Once a year, the German Taxpayers Federation (BdSt) publishes its ‘Schwarzbuch’ containing examples of what it considers to be wasteful uses of tax revenues by government departments. The current edition names the DGNB certification system as one such example, under the heading of ‘Expensive Image Cultivation’. This leads us to question whether the selection and research methods used by the authors were as thorough as they should be. In this case at least, it shows that judgement was handed down without understanding the subject in the necessary depth. So here in the blog – with the necessary brevity of the format – we present the most important reasons why certification is actually worth it.
First some background information: the article in question deals with the new town hall in Elmshorn. A decision was made to apply for DGNB certification in gold even before the detailed planning had begun. Specifically, the criticism levelled by the authors was that: “The criteria for sustainable building are well known. They can also be fulfilled without certification. Instead of paying auditors, the money would be better invested in ecological fittings.”
The following five points show why this opinion is short-sighted.
Fact 1: Sustainable building is more than just a collection of criteria
A sustainable building is more than just the sum of its individual parts. The aim of the DGNB is to optimise the performance of a property, adding value in equal measure for people, the environment and economic viability. This only works if you define clear goals and use them as a basis for results-oriented planning and effective decision-making for the project. In essence, the certification criteria provide pointers as quality assurance factors. However, it is the way they impact on each other, the way the conflicting ecological, economic and socio-cultural objectives are handled, that pose the greatest challenge. Whether additional costs are necessary for ‘ecological fittings’ (whatever those are supposed to be), as called for by the BdSt, is therefore far from given. Quite the opposite, in fact: sustainable building is not more expensive, but different. The somewhat higher planning demands usually pay off quickly through fewer subsequent changes, higher quality and better performance by the building.

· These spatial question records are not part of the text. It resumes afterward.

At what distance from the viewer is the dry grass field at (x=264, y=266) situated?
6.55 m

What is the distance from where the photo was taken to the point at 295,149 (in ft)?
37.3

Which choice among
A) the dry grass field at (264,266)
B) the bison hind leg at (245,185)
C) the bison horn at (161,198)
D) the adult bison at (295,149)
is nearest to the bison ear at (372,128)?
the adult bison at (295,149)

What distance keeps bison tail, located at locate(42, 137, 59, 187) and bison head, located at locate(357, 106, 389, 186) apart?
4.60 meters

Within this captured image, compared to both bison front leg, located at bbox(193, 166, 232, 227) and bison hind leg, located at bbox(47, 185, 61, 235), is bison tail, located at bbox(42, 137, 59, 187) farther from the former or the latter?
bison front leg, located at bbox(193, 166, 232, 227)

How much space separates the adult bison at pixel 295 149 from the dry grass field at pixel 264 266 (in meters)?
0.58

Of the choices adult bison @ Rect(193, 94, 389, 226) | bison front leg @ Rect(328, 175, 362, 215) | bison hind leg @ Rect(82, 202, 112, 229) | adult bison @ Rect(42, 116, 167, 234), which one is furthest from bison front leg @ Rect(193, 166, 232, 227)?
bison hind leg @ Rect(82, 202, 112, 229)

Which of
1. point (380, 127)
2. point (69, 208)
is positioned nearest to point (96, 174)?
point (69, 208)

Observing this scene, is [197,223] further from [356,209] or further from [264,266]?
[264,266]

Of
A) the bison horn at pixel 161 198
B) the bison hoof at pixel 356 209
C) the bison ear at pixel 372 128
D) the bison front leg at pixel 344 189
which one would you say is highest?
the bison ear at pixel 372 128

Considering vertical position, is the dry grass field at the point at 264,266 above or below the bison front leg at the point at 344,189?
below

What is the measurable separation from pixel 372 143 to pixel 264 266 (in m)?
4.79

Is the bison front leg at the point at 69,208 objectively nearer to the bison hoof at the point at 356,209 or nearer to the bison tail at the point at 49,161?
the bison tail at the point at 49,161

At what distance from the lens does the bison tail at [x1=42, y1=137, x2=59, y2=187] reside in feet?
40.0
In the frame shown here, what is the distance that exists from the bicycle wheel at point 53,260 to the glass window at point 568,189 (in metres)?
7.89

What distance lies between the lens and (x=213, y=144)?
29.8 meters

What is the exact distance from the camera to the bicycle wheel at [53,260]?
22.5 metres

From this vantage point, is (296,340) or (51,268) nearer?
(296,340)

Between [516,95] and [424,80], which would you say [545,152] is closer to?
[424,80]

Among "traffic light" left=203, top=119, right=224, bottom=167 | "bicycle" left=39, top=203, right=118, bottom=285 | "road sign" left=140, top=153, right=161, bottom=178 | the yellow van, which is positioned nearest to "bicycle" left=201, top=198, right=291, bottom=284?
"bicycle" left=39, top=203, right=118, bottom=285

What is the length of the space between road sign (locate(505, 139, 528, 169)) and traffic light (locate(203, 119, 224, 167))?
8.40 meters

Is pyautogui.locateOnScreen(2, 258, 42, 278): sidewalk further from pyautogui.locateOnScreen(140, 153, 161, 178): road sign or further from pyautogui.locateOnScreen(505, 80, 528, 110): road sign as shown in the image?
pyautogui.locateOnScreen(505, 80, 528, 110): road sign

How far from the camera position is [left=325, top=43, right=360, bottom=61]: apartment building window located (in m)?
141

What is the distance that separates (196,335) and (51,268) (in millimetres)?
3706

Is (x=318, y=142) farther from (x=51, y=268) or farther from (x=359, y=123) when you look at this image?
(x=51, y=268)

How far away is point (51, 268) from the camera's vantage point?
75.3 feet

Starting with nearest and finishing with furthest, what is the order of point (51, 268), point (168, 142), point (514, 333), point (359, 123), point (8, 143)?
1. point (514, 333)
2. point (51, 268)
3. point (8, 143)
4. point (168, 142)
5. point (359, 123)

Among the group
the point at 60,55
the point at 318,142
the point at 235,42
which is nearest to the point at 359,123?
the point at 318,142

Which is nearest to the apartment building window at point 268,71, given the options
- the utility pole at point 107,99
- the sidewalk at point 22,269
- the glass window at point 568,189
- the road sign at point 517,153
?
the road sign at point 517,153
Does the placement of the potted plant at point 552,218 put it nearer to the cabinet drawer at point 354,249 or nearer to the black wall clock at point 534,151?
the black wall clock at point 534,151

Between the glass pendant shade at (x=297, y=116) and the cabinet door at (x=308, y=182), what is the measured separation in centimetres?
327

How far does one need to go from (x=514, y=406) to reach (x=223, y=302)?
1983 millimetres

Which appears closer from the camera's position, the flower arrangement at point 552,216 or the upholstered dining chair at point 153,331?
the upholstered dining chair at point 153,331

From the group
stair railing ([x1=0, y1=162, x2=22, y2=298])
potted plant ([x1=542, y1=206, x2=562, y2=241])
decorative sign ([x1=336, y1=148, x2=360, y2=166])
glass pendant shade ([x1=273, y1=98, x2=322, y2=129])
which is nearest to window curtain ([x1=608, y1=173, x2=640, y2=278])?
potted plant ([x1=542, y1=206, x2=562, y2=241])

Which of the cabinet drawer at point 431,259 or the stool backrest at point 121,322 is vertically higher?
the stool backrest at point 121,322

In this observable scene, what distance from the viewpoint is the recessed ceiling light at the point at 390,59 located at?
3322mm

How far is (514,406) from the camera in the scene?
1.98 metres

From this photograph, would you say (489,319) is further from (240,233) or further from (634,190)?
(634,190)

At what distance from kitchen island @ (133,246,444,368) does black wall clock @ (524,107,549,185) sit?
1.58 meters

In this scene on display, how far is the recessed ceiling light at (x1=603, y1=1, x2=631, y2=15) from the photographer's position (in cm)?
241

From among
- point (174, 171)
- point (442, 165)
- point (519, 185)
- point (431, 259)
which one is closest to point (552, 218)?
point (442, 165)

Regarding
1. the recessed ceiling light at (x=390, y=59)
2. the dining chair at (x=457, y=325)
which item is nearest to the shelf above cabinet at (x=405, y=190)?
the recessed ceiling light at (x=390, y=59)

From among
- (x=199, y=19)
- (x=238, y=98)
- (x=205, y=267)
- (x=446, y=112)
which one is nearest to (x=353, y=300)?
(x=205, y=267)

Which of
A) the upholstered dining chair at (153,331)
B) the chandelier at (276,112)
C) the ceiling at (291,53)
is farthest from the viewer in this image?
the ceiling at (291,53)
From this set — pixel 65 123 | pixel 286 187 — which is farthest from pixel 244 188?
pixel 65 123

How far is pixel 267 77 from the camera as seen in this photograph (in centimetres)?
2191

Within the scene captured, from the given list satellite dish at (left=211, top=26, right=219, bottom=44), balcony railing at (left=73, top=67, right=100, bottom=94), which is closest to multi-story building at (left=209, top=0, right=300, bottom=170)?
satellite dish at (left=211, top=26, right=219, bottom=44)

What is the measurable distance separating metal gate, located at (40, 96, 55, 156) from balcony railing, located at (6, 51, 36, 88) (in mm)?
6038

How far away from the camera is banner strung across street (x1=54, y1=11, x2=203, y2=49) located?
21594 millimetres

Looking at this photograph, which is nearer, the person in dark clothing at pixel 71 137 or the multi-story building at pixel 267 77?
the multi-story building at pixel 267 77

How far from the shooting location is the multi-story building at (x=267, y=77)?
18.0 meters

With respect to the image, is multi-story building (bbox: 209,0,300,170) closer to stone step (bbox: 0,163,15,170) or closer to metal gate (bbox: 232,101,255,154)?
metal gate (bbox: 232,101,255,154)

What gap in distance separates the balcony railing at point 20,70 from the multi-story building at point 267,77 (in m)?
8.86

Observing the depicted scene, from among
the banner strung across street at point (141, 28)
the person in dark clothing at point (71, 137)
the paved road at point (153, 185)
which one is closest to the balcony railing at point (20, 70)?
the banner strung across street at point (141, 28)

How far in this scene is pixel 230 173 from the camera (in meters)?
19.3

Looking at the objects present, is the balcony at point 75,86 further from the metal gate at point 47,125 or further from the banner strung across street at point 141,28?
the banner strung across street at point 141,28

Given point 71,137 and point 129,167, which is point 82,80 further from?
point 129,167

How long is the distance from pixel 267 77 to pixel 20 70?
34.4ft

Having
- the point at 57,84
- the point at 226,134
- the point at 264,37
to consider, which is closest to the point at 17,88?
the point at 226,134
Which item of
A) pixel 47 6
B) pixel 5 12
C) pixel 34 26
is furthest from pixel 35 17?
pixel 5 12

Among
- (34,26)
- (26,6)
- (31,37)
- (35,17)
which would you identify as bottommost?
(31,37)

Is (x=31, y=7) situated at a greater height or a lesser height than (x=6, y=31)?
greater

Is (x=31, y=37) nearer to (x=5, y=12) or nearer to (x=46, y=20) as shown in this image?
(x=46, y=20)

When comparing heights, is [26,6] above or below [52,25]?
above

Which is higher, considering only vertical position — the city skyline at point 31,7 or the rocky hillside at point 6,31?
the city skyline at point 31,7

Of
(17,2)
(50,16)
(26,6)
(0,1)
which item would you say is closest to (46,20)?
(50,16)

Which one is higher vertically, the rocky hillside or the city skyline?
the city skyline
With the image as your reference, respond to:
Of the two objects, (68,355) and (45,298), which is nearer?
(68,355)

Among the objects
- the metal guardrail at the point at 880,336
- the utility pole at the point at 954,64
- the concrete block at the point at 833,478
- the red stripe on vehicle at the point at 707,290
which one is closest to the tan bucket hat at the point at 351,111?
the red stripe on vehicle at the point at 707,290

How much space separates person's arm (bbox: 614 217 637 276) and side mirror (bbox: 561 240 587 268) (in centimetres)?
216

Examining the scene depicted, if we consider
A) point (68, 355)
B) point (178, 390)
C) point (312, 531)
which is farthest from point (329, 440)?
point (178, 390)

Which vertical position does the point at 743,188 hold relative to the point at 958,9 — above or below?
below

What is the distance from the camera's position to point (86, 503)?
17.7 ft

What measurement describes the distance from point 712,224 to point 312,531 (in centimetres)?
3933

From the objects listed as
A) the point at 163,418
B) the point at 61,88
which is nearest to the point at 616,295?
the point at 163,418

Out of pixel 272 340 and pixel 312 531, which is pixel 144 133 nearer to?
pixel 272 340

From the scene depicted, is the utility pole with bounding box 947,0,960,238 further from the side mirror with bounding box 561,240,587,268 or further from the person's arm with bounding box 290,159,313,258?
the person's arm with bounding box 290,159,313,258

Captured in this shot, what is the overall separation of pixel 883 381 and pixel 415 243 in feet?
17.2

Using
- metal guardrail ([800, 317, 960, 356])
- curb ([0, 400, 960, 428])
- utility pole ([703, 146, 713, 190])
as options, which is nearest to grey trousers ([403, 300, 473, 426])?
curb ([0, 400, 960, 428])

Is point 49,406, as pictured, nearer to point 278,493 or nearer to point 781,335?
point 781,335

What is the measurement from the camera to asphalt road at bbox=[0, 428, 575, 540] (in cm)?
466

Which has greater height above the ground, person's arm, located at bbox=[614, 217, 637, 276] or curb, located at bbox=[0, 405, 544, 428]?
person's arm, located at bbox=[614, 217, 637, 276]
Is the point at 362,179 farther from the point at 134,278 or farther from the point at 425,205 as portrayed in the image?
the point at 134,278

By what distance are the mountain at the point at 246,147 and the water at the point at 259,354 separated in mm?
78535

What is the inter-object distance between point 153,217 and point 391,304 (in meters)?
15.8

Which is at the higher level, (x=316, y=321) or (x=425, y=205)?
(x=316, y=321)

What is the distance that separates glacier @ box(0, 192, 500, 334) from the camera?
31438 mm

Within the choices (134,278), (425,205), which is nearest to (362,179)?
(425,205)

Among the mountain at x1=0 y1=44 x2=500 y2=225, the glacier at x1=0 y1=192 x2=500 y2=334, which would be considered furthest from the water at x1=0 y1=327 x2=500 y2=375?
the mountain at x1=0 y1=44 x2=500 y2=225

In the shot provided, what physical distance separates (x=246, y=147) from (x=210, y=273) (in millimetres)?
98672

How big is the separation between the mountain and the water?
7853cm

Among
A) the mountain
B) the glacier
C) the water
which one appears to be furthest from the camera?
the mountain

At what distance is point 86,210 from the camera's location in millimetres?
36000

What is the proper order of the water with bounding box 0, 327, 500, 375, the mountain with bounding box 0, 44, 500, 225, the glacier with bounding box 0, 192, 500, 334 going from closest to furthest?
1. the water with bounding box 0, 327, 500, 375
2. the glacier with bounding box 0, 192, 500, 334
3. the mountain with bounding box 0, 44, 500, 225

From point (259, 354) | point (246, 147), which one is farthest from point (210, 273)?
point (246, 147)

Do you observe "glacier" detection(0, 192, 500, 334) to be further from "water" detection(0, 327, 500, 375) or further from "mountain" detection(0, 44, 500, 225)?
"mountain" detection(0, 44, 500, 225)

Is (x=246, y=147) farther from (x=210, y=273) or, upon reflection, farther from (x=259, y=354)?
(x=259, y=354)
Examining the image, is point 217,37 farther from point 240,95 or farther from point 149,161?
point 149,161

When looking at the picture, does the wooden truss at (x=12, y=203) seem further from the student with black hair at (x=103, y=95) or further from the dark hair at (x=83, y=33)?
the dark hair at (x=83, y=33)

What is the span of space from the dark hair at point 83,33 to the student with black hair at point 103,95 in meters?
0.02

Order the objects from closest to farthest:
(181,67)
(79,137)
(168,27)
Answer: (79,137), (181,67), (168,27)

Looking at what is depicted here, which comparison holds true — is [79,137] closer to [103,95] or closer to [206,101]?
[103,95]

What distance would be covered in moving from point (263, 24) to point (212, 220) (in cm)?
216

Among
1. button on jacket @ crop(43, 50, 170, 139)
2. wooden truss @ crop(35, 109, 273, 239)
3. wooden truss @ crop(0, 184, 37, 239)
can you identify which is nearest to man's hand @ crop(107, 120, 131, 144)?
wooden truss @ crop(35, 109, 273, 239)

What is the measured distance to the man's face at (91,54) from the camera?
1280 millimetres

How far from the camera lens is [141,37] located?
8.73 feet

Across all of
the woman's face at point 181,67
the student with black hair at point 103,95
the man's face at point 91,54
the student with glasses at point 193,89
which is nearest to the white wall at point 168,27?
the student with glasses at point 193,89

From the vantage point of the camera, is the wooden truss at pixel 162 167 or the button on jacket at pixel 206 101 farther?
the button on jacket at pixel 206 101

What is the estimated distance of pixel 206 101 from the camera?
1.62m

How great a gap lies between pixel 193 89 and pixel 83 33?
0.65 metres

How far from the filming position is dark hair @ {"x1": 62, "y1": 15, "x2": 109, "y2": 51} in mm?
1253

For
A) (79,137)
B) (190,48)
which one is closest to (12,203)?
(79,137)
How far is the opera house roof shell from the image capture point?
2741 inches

Fact 2: Sustainable building requires experienced experts
Precisely for the reasons mentioned, at the end of the day specialist expertise is required to plan and implement sustainable building methods. You need people who understand how the individual criteria are interrelated in the context of the complicated construct of ‘building’; experts who keep an eye on all phases of planning and construction in order to maintain high standards from start to finish. In other words, you need qualified auditors or consultants who understand where adjustments and fine-tuning are needed to make a building better as a whole.
Fact 3: The later mistakes are discovered, the more expensive things become
The ‘from the very start’ aspect mentioned under Fact 2 above is also of paramount importance for another reason. The earlier you think about the many aspects of sustainability in your project and make decisions that are compatible with your individual requirements (for example, by costing out different options), the more you can avoid having to pay for subsequent corrections, conversions or retrofits. As such, certification can therefore serve as a planning and optimisation tool for thorough and integrated quality assurance.
Fact 4: Objective assessments create transparency and trust
Especially for projects paid from public money, it is important to provide an additional window of transparency. Who is supposed to check and make sure a construction project really was executed sustainably down to the last detail if there is no independent review of the results? In an era of diesel scandals and the like, simply ‘declaring’ oneself sustainable is surely not the ideal solution. One key problem, especially in construction, is that there is no neutral quality assurance – instead we are presented with abstract statistics such as potential energy consumption.
The public will certainly not object to being allowed to compare the standards met by a building with others. The whole idea of comprehensive documentation is to create transparency and build trust in communication, and everything is accessible to everyone because the DGNB certification criteria are available to the public free of charge. Furthermore, this documentation provides a foundation for operating buildings sustainably and is therefore indispensable. The fact that operating costs may come from a different budget should never mean that corners are cut here. All the more so as awareness grows of this responsibility: buildings can make a fundamental contribution to climate protection, not only during construction, but especially during the many years in which they are used.
Fact 5: Certification is good for your image – but why is that bad?
A DGNB certificate is not just something you do on the side. Certification only follows a comprehensive examination of the structural sustainability requirements of a project. And the fact that certificate recipients are proud of this accomplishment and communicate it publicly is not objectionable, but a reward for close collaboration between multiple players. More and more potential renters and investors are now proactively asking about certified buildings and make this a condition for moving into or investing in a property. It is not wasteful, but far-sighted, for a town like Elmshorn to keep pace with market demands in this respect, while at the same time adding value for the local population. It also signals that the community takes climate protection and sustainability seriously.
Whoever publishes bears responsibility
In conclusion, we’d like to highlight that the purpose of this post is not to present the BdSt in a negative light. Even if it is somewhat disconcerting if, to mark the publication of the ‘Schwarzbuch’, the president of the BdSt writes a letter to the DGNB thanking us for our ‘good partnership based on mutual trust’ and wishes us ‘continued success’.
Our aim is to dismantle continual objections to sustainable building and the associated certification. Furthermore, in an era of social media and fake news, anyone who publishes information should be aware of their responsibility – not every reader has the wherewithal to critically assess presented facts. In this spirit, going forward we also look forward to a good partnership based on mutual trust.